Alibaba (BABA) gains 13.6% in 3 months driven by international commerce business growth.
From Nasdaq: 2024-09-19 11:40:00
Alibaba (BABA) shares have outperformed the market with a 13.6% gain in the past three months. The company’s international commerce business, including Lazada and AliExpress, is driving growth. However, challenges like global uncertainties and competition from Amazon and eBay pose risks to its future prospects.
With solid momentum in international e-commerce, Alibaba’s AliExpress Choice and supply-chain services are major positives. The company is expanding its supplier base and enhancing user experiences globally with AI technology. Initiatives like Logistics Marketplace for SMEs in the U.S. and partnerships with retailers like Magazine Luiza are driving growth in the AIDC business.

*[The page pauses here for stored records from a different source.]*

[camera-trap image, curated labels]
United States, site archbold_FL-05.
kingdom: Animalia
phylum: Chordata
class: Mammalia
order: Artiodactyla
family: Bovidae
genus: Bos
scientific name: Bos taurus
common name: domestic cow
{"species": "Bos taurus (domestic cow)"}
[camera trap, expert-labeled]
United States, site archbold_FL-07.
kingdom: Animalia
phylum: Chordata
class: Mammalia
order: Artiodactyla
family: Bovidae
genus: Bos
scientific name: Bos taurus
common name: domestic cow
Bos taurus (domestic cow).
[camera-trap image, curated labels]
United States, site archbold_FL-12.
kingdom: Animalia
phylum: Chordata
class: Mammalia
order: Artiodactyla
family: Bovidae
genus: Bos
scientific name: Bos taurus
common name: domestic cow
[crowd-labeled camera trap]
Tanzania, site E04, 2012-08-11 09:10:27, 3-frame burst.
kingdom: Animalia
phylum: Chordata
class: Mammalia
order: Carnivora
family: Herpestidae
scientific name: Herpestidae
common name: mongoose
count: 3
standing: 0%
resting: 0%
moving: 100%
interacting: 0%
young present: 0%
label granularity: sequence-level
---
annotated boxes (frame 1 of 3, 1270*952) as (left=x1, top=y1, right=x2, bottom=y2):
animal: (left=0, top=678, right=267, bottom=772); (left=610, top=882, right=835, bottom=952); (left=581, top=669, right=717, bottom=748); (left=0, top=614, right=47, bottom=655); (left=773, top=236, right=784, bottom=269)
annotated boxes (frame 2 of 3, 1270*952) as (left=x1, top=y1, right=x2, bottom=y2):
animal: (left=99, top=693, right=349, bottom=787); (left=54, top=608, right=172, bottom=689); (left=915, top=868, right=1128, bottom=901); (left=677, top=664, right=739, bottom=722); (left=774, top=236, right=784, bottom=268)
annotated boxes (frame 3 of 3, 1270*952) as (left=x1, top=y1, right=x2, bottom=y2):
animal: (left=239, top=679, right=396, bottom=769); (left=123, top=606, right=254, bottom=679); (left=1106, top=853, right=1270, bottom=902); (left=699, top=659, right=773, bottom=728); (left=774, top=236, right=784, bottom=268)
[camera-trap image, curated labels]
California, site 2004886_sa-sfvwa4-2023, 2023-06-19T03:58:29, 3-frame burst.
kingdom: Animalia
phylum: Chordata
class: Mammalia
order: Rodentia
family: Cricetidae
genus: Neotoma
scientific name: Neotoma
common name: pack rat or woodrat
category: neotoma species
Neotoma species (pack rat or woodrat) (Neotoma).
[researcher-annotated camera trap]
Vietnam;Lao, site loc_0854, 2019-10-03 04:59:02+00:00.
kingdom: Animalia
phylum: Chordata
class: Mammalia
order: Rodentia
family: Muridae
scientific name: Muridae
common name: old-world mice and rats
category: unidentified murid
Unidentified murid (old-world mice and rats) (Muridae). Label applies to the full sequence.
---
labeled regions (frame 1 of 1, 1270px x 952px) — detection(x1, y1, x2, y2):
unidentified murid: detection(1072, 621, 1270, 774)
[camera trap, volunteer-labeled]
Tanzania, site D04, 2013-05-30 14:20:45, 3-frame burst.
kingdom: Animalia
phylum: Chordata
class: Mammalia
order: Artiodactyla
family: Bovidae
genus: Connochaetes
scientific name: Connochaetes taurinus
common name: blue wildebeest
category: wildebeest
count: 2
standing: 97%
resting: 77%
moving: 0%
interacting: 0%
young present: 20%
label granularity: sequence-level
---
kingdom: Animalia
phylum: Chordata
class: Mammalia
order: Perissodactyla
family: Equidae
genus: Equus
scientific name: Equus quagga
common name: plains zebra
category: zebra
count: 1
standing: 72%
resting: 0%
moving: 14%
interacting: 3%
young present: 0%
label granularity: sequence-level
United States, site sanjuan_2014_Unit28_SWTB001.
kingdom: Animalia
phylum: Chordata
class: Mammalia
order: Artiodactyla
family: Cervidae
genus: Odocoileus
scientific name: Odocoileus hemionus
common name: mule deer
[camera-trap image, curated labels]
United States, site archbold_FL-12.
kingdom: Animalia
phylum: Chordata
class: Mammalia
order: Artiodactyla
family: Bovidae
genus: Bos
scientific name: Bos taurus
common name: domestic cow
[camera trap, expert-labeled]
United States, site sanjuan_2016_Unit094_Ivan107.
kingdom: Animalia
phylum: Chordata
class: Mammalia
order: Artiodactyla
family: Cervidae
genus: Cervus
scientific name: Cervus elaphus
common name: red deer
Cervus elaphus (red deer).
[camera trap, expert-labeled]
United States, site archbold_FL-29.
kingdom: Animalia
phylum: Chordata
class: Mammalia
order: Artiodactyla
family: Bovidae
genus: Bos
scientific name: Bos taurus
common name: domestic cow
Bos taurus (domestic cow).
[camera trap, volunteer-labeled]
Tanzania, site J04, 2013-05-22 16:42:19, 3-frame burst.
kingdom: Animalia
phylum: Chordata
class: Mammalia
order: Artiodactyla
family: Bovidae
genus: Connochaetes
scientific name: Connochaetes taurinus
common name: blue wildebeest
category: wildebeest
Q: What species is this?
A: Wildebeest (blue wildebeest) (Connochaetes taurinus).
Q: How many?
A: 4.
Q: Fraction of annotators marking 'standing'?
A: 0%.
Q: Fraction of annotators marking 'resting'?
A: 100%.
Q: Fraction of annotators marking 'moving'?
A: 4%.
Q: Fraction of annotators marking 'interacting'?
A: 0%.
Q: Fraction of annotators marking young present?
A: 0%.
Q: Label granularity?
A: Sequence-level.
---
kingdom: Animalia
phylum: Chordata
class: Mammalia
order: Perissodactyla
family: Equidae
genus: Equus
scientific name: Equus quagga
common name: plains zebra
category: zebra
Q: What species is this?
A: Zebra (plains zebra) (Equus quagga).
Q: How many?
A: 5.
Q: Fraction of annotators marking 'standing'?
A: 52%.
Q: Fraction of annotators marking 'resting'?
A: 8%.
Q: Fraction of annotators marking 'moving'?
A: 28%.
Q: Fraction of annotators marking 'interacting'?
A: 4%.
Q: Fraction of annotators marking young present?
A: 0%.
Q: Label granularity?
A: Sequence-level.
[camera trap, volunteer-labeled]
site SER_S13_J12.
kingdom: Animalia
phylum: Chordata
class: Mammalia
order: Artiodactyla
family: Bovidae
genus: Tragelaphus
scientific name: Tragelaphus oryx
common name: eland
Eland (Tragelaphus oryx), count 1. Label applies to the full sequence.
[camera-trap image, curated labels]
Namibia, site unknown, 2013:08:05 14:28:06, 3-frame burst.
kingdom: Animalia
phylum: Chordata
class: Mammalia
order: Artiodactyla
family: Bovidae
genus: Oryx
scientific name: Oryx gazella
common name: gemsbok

Alibaba’s long-term outlook is bright, with estimates pointing to revenue growth of 7% and earnings growth of 1% in fiscal 2025. The company’s strong balance sheet and cash flow allow for shareholder-friendly initiatives like share repurchases and dividend payments. Its attractive valuation and Value Score of A make it an appealing investment opportunity.
Investors should weigh Alibaba’s strengths in international commerce and solid liquidity against macroeconomic uncertainties and market risks. While the company’s long-term prospects remain strong, current conditions necessitate caution. Investors holding Alibaba stock may choose to stay invested, while others may wait for a better entry point.